En murmurant ces mots, il s'évanouit doucement dans mes bras. J'essayai de l'emporter, mais je n'eus que la force de l'étendre sur la route. Sa chemise ouverte, je trouvai la blessure; elle était à la poitrine, petite et saignant peu. Je déchirai mes manchettes et en appliquai les lambeaux sur la plaie; j'appelai, je criai à l'aide. Bientôt je crus entendre qu'on venait à mon secours du côté de Tournus, et je reconnus M. d'Astarac. Si inattendue que fût cette rencontre, je n'en eus pas même de surprise, abîmé que j'étais par la douleur de tenir le meilleur des maîtres expirant dans mes bras.

—Qu'est cela, mon fils? demanda l'alchimiste.

—Venez à mon secours, monsieur, lui répondis-je. L'abbé Coignard se meurt. Mosaïde l'a assassiné.

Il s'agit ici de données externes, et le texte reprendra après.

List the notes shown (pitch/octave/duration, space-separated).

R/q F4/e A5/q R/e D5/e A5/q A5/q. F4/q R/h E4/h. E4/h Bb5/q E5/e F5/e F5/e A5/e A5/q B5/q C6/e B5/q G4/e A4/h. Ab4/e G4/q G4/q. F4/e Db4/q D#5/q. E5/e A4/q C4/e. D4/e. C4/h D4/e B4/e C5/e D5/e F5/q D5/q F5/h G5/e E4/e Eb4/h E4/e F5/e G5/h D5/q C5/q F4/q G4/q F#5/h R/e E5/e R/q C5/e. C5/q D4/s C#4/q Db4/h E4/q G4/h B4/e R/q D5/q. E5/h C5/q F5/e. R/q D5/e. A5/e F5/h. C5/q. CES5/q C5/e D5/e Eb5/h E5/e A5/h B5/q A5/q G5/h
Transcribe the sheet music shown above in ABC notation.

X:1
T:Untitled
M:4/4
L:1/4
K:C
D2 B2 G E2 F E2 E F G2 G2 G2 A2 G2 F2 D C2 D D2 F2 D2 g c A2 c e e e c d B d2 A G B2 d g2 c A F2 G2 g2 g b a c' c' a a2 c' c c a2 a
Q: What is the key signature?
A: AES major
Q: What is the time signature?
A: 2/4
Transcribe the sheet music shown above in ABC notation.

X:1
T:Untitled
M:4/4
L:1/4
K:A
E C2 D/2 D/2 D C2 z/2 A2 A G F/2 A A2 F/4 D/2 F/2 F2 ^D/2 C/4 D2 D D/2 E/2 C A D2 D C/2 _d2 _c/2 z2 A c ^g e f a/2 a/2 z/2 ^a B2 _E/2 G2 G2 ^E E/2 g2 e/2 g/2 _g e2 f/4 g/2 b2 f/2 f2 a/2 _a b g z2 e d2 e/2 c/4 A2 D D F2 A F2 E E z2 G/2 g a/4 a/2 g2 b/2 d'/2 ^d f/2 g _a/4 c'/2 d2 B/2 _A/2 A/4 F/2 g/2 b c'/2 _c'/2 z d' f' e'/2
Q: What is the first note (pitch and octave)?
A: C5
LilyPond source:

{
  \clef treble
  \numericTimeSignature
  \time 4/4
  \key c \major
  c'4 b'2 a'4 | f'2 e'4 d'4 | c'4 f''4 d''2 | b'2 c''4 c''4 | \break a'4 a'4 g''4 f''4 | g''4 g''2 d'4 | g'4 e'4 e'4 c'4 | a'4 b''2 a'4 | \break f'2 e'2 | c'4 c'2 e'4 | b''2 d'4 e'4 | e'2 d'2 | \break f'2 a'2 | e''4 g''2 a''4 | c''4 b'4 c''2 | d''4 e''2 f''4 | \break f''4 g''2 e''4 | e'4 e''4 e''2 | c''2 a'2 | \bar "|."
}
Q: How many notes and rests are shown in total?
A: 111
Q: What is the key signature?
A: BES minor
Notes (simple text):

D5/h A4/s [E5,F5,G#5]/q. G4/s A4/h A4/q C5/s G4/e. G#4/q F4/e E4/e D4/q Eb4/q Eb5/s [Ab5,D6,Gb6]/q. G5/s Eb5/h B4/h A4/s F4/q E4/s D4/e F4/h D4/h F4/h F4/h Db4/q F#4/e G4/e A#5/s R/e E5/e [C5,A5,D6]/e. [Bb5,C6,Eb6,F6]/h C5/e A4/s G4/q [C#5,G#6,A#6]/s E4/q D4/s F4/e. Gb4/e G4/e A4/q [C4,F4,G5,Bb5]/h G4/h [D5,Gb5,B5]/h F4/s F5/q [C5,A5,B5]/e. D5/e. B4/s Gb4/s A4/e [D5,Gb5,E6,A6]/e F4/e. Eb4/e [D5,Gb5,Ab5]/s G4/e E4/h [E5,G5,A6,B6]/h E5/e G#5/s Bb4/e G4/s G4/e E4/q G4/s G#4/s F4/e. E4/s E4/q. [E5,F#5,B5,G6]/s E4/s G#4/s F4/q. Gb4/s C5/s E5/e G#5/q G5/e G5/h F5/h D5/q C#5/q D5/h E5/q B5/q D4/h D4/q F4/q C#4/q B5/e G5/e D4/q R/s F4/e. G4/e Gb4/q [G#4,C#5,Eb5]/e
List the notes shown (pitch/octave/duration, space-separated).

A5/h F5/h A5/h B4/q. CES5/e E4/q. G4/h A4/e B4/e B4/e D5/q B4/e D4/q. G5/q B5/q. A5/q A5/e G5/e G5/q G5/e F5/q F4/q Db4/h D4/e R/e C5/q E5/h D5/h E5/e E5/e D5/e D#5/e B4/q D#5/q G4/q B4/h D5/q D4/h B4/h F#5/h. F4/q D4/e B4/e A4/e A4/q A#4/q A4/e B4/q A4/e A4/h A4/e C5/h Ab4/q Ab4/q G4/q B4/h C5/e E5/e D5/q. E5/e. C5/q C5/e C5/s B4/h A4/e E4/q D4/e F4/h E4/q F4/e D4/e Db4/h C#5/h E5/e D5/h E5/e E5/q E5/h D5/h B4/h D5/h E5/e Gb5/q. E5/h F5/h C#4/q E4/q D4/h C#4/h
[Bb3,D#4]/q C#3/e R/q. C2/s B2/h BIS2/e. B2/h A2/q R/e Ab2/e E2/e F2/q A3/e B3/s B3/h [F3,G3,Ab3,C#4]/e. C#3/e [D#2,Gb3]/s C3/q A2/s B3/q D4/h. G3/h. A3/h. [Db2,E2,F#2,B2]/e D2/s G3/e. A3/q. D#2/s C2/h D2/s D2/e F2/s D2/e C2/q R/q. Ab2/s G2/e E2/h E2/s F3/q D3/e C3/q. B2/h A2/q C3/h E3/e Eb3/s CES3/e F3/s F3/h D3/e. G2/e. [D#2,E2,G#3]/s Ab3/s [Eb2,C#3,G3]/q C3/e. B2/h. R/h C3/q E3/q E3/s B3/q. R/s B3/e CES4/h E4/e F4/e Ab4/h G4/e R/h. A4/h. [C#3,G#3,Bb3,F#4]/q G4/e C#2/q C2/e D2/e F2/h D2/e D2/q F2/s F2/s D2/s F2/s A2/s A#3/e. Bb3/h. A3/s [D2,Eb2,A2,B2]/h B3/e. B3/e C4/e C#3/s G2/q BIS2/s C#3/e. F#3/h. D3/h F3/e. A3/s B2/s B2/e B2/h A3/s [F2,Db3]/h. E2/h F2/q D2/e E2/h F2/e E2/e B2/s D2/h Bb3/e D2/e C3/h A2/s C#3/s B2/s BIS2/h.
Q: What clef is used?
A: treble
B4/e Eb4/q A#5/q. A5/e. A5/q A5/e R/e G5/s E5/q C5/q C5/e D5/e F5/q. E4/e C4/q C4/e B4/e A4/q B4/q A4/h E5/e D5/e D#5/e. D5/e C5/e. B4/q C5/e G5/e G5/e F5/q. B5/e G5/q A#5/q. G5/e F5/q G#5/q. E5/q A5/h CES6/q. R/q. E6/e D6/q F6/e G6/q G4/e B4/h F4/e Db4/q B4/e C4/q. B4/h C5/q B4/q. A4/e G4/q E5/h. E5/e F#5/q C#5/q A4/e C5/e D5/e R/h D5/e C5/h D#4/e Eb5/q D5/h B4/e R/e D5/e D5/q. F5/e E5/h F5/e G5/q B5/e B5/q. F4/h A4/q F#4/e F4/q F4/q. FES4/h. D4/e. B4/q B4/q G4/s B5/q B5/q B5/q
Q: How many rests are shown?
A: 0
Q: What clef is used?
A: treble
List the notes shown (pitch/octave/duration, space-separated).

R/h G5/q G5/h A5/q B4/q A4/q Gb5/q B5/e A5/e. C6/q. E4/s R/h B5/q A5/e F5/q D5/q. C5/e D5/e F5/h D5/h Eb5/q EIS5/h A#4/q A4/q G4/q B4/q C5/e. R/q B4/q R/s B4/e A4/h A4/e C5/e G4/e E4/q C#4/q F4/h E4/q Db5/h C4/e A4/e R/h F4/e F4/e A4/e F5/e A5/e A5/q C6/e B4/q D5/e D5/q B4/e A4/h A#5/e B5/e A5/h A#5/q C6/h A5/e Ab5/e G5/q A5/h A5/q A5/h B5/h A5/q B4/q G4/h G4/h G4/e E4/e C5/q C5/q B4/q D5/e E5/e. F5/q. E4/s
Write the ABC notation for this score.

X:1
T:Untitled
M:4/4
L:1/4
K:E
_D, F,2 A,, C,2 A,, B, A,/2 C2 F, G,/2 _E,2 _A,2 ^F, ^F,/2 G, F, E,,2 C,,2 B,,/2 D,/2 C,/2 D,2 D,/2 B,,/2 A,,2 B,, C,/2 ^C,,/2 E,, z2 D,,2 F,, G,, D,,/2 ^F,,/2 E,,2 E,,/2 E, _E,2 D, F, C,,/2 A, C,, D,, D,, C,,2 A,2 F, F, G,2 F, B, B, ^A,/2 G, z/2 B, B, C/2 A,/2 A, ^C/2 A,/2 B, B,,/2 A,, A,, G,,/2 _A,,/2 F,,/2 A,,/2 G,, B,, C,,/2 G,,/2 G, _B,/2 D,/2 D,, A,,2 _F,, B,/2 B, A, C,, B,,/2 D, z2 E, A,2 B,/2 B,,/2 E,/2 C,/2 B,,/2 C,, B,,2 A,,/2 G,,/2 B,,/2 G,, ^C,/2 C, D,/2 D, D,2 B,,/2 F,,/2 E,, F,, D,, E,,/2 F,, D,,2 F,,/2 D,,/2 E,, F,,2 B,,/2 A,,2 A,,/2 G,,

—Il est vrai, reprit M. d'Astarac, que Mosaïde est venu ici dans une vieille calèche à la poursuite de sa nièce, et que je l'ai accompagné pour vous exhorter, mon fils, à reprendre votre emploi dans ma maison. Depuis hier nous serrions d'assez près votre berline, que nous avons vue tout à l'heure s'abîmer dans une ornière. A ce moment, Mosaïde est descendu de la calèche, et, soit qu'il ait fait un tour de promenade, soit plutôt qu'il lui ait plu de se rendre invisible comme il en a le pouvoir, je ne l'ai point revu. Il est possible qu'il se soit déjà montré à sa nièce pour la maudire; car tel était son dessein. Mais il n'a pas assassiné l'abbé Coignard. Ce sont les Elfes, mon fils, qui ont tué votre maître, pour le punir d'avoir révélé leurs secrets. Rien n'est plus certain.

—Ah! monsieur, m'écriai-je, qu'importe que ce soit le juif ou les
Elfes; il faut le secourir.

—Mon fils, il importe beaucoup, au contraire, répliqua M. d'Astarac. Car, s'il avait été frappé d'une main humaine, il me serait facile de le guérir par opération magique, tandis que, s'étant attiré l'inimitié des Elfes, il ne saurait échapper à leur vengeance infaillible.

Comme il achevait ces mots, M. d'Anquetil et Jahel, attirés par mes cris, approchaient avec le postillon qui portait une lanterne.

—Quoi, dit Jahel, M. Coignard se trouve mal?

Et, s'étant agenouillée près de mon bon maître, elle lui souleva la tête et lui fit respirer des sels.

—Mademoiselle, lui dis-je, vous avez causé sa perte. Sa mort est la vengeance de votre enlèvement. C'est Mosaïde qui l'a tué.